Summary
Altria Group, Inc. (MO) has filed an 8-K report to disclose the issuance of $1 billion in aggregate principal amount of new senior unsecured notes. The offering consists of $500 million of 6.200% Notes due 2028 and $500 million of 6.875% Notes due 2033. These notes are guaranteed by wholly-owned subsidiary Philip Morris USA Inc. (PM USA), meaning PM USA's senior unsecured obligations also rank equally with its existing and future senior unsecured indebtedness. The proceeds from this debt issuance, while not explicitly stated as the purpose in this filing, are typically used for general corporate purposes, which could include refinancing existing debt, funding operations, or potential strategic initiatives. Investors should note the specific interest rates and maturity dates associated with each tranche of notes, as well as the senior unsecured nature of the debt, meaning repayment is not backed by specific collateral.
Key Highlights
- 1Altria Group issued $1 billion in aggregate principal amount of new debt, split evenly between two tranches.

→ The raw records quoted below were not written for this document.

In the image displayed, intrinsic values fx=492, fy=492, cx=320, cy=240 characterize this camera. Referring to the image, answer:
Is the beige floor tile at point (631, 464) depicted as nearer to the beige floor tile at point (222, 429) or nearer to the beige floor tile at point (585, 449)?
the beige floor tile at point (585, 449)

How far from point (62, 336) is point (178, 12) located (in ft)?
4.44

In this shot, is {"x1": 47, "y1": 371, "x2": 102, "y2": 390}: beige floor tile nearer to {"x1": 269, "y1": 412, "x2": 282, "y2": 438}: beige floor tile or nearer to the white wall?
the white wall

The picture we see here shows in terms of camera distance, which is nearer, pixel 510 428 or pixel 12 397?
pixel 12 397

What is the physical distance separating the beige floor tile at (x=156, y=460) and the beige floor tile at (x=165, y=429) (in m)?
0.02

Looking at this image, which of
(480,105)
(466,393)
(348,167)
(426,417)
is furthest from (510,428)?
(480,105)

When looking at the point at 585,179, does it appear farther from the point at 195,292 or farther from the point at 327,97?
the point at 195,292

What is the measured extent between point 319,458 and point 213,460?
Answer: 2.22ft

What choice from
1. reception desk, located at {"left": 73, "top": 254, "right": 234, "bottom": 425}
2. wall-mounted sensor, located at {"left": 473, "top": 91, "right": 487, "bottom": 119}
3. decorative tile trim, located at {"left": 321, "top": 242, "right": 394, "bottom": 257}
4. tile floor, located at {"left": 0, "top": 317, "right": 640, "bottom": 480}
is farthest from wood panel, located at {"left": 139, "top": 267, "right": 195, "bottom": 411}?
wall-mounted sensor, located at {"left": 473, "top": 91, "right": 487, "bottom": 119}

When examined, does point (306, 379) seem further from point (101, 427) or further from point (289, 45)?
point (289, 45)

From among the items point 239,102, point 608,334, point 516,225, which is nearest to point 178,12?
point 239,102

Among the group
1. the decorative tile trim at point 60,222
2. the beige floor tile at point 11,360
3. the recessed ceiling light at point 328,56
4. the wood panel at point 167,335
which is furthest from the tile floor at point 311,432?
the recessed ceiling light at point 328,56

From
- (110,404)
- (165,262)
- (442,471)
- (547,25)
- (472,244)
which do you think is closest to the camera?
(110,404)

- 2The new debt includes $500 million of 6.200% Notes due 2028.
- 3The new debt also includes $500 million of 6.875% Notes due 2033.
- 4Both series of notes are senior unsecured obligations of Altria Group.
- 5Philip Morris USA Inc. (PM USA), a subsidiary, is providing guarantees for both note issuances.
- 6The notes are governed by an Indenture dated November 4, 2008, and interest is payable semiannually.
- 7The company has filed a Prospectus and Prospectus Supplement with the SEC regarding this public offering.